11.   Representable Does Not Imply Learnable: Just because a function can be represented does not mean it can be learned. Standard decision tree learners cannot learn trees with more leaves than there are in training examples. Given finite data, time and memory standard learners can learn only a few subsets of all possible functions, and these subsets are different for learners with different representations. If representations are exponentially compact then they may require exponentially less data to learn functions. Finding methods to learn the deeper representations is one major research area in the Machine Learning Space.

12.   Correlation Does Not Imply Causation: This is the last lesson of this paper where author brings up an interesting topic of correlation and causation. In machine learning whatever the system correlates need not be a true causal. Suppose in the retail data from a super market, if we have beer and diapers brought together then perhaps putting beer and diapers section together will increase the sales. This example can be a Machine learning observation however, but it’s hard to accept it. Some learning algorithms can potentially extract causal information from observational data, but their applicability is restricted. Machine Learning researchers should be aware of their action in predicting the causal not just the correlation between the variables.

Author concludes paper by providing various resources which will help in developing skills in Machine learning

Paper Review: The Discipline of Machine Learning - Author: Tom M. Mitchell


This is a best paper to start understanding Machine Learning. In this paper author explains about Machine learning, its current progress, future long-term research and real world applications. After reading this paper one can understand the basics of Machine Learning and its application in various areas.

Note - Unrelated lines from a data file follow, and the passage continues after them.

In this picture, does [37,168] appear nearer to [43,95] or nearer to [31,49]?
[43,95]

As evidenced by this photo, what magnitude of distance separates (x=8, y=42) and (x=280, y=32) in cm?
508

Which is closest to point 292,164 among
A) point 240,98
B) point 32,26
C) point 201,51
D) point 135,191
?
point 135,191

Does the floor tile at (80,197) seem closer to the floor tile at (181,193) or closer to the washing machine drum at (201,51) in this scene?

Machine Learning is about how systems automatically learns algorithms to improves its performance (P ) at task (T) with its experience of (E).  The learning task might of various types like data mining, data base updating, programming by example etc. The Machine Learning couples the fields of Computer Science and Statistics, computer science focuses on programming whereas statistics helps in getting best inference from the data.

Currently Machine learning being used for Speech recognition, Medical and Biological sciences, Robot control, Bio-surveillance, Image identification and classification etc. While talking about medical data (structured data), Machine Learning can be used to predict outcome of patient with particular treatment. Speech recognition and face recognition technologies are widely used in mobile, computer applications and in social media (Facebook face tagging), this can help greatly in surveillance systems as well. Machine learning is adopted in US Post Office to automatically sort the letters containing hand written address. Machine Learning is being used to learn the models of gene expression to the astronomical data.

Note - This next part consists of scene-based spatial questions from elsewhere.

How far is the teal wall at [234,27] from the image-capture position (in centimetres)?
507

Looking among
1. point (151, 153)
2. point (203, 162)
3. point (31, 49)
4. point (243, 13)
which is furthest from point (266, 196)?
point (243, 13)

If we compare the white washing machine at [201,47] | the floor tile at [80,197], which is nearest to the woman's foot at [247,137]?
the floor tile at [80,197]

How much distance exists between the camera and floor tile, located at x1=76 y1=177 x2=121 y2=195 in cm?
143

Machine Learning methods play key role in computer science, as it makes us think beyond normal programming. There will be a shift in thinking from “how to program computers” to “how they program themselves”, this way it will help in self-diagnose and self-repair. Current challenges in Machine Learning are how to reduce the supervised learning with the help of unlabeled data, can machine get best training data by itself and how can we make system to understand the relationship between different algorithms. Another challenge would be of maintaining data privacy; while we can train a medical diagnosis system on data from all hospitals in the world it should also maintain the privacy of each subject. On the other hand there are researches on machine learning which are of long run like how would we build a never ending learner.  Theories and algorithms using Machine Learning are used to understand the human learning.

Author concludes the paper discussing on ethical issues which may arise from the Machine learning technology. The Machine Learning will be useful in clinical research and medical fields but question arises how would we protect data privacy of an individual in such studies? Similarly one should have enough understanding to maintain privacy of data collected from law enforcement or for marketing purpose.